▶ [EXERCISE AIM] Pick out every line in the entries below that contains the string "camera" and copy each one. Match case exactly.

== AVAILABLE RECORDS

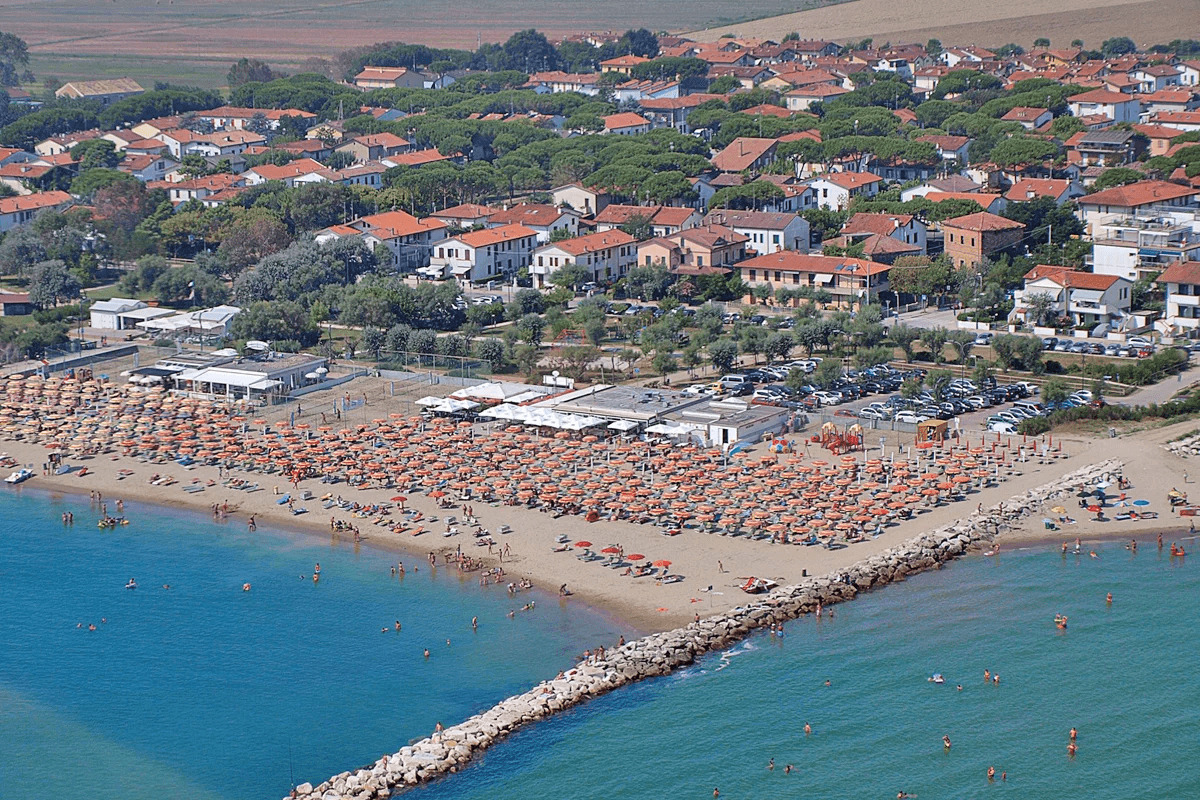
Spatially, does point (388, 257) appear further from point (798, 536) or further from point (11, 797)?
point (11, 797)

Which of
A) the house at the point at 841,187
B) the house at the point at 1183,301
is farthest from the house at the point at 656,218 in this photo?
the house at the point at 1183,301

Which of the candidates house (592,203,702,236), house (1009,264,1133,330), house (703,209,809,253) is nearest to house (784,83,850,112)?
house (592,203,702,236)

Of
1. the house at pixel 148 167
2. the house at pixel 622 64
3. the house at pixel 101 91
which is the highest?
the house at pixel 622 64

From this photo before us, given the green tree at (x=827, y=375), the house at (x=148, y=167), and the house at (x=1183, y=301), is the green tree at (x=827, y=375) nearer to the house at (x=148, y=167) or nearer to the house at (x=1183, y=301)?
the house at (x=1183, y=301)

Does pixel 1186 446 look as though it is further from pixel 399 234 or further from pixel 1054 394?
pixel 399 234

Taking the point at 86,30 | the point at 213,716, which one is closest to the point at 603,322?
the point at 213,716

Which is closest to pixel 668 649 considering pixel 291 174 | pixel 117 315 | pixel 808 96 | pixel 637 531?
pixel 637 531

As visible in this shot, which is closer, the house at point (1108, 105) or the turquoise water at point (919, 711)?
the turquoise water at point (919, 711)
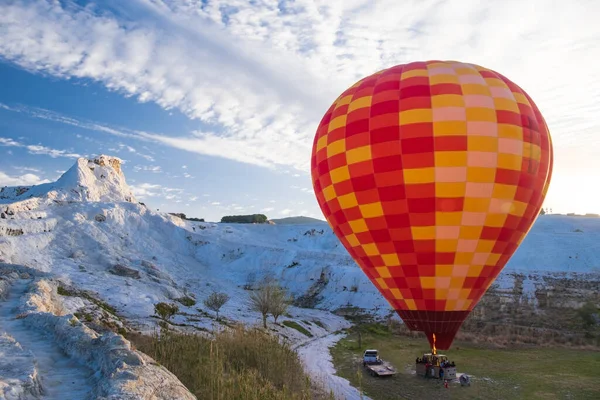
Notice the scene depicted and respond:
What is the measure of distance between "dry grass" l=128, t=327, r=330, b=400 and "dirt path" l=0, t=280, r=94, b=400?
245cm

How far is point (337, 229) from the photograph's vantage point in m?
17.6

====
== AVAILABLE RECORDS

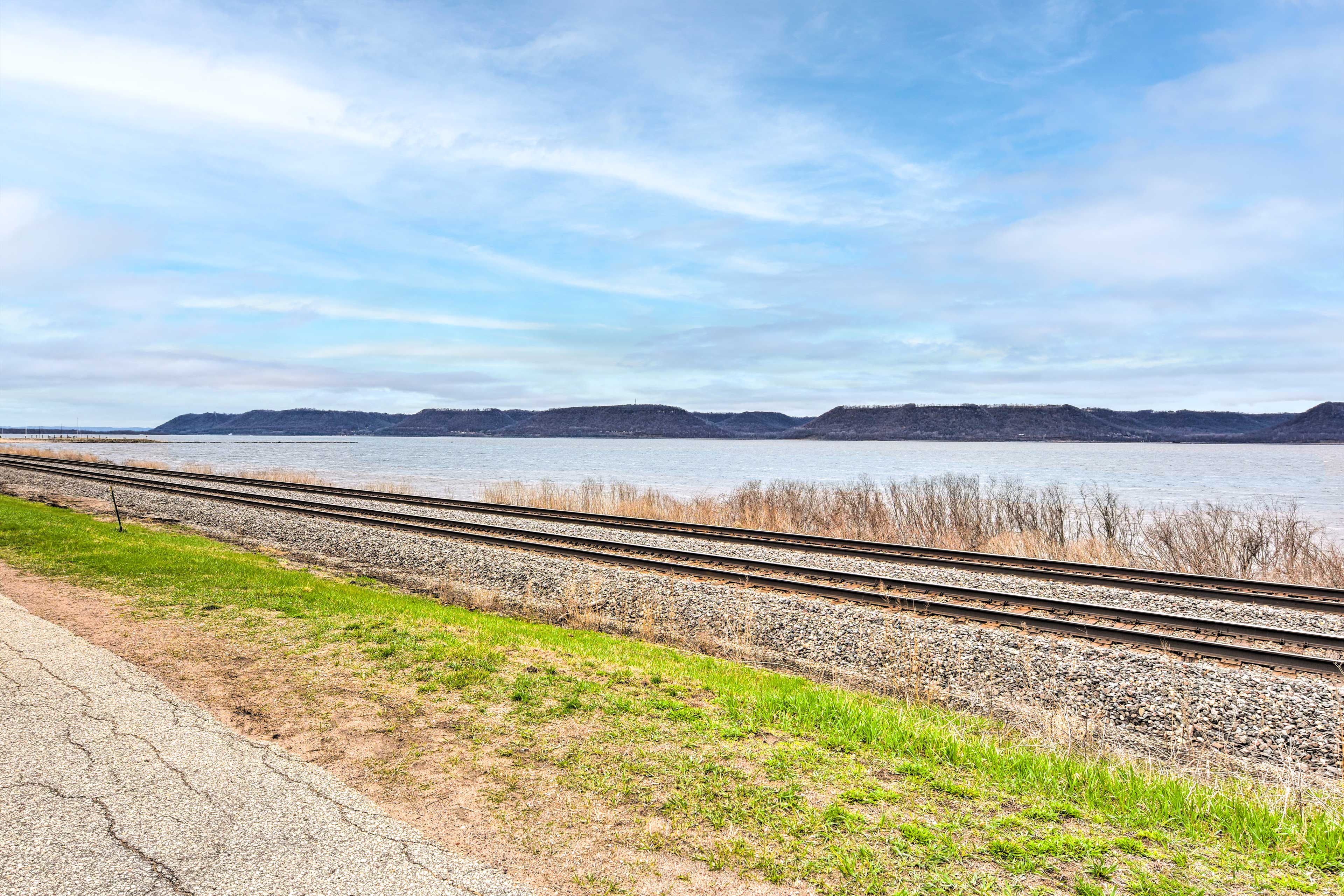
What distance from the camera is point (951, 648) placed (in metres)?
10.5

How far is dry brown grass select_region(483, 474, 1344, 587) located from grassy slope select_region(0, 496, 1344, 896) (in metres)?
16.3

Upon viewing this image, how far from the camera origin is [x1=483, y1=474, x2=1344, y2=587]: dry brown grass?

====

▶ [RESPONSE BELOW]
What distance from the camera is point (951, 648) placed (in metres)?
Upon viewing this image, how far from the camera origin is [x1=483, y1=474, x2=1344, y2=587]: dry brown grass?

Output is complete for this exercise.